Dmitry Itskov’s 2045 Initiative is perhaps the most prominent example of the pursuit of mind uploading today. The aim of the initiative is to achieve cybernetic immortality in a stepwise fashion, through the creation of a sequence of avatars that gives the biological human an increasing amount of control over non-biological components.
Avatar A would involve a human brain controlling an artificial body. If successful, this avatar would prolong the existence of the biological brain when other components of the biological body have become too irreversibly damaged to support it.
Avatar B, planned for circa 2030-2035, would involve the transfer of a human mind from a biological to a cybernetic brain, after the biological brain is no longer able to support life processes.

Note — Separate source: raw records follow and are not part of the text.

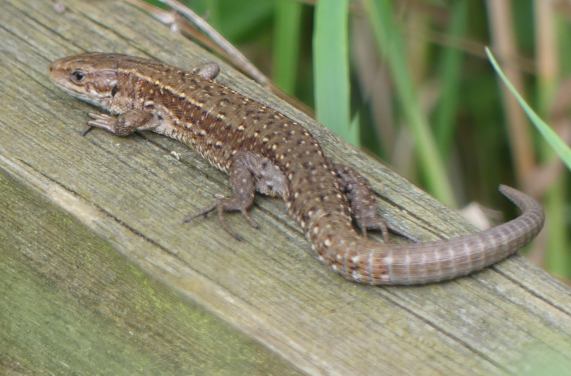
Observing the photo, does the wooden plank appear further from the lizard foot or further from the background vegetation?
the background vegetation

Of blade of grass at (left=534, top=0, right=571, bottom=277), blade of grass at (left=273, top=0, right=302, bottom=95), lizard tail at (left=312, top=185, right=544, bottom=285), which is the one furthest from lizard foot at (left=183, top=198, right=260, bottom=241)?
blade of grass at (left=534, top=0, right=571, bottom=277)

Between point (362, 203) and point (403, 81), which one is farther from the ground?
point (362, 203)

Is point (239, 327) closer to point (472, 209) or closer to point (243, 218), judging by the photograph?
point (243, 218)

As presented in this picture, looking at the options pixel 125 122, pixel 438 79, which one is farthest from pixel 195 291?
pixel 438 79

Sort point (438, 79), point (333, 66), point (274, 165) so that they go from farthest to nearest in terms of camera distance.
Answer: point (438, 79), point (333, 66), point (274, 165)

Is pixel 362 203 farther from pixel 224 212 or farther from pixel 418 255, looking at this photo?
pixel 224 212
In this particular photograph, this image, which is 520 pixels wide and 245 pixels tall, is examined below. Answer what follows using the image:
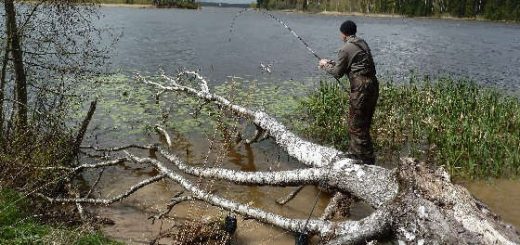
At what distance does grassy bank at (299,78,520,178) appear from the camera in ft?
33.9

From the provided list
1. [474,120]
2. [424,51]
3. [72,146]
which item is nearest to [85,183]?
[72,146]

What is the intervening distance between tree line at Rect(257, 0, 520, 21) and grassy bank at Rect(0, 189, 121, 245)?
105 meters

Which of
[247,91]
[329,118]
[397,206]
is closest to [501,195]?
[329,118]

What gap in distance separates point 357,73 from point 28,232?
18.1 ft

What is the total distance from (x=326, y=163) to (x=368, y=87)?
9.16ft

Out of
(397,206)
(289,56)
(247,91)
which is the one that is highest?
(397,206)

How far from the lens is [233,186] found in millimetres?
9641

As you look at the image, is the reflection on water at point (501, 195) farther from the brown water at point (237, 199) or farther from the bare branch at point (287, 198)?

There is no destruction intended in the 2045 Avatar Project Milestones, only preservation of some manner of intelligent functioning of a person whom the status quo would instead relegate to becoming food for worms. The choice between decomposition and any kind of avatar looks like a no-brainer to me.
The biggest hurdle for mind uploading to overcome is the preservation of the individual’s unique and irreplaceable vantage point upon the world – his or her direct sense of being that person and no other. People refer to it as being “cut and paste” rather than “copy paste” or “mind cloning”. I term this direct vantage point an individual’s “I-ness”.
Could the project of mind uploading ever preserve the “I-ness” of the biological person? Might be possible, but only if the resulting cybernetic mind is structurally analogous to the biological mind.
Indeed, transhumanists have thought quite a bit about the philosophical questions involved in mind uploading. Many think that you simply “copy the brain and paste it somewhere else” and hope that “somehow magically that other thing becomes ‘you.’” Again, no serious proponent of mind uploading – and, more generally, no serious thinker who has considered the subject – would hold this misconception.
While a pure copy of one’s mind or its contents would not transfer one’s “I-ness” to a digital substrate and would not enable one to continue experiencing existence after a fatal illness or accident, it could definitely help an individual regain his memories in the event of brain damage or amnesia. Furthermore, if the biological individual were to irreversibly perish, such a copy would at least preserve vital information about the biological individual for the benefit of others. Furthermore, it could enable the biological individual’s influence upon the world to be more powerfully actualized by a copy that considers itself to have the biological individual’s memories, background, knowledge, and personality.
If we had with us today copies of the minds of Archimedes, Benjamin Franklin, and Nikola Tesla, we would certainly all benefit greatly from continued outpourings of technological and philosophical innovation. The original geniuses would not know or care about this, since they would still be dead, but we, in our interactions with minds very much like theirs, would be immensely better off than we are with only their writings and past inventions at our disposal.
Yes, destructive digital copying of a mind would be a bafflingly absurd and morally troubling undertaking – but recognition of this is neither a criticism of transhumanism nor of any genuinely promising projects of mind uploading. Instead, important highlights of both fields give much more reason to treat various disciplines and adherents with distinction and common sense.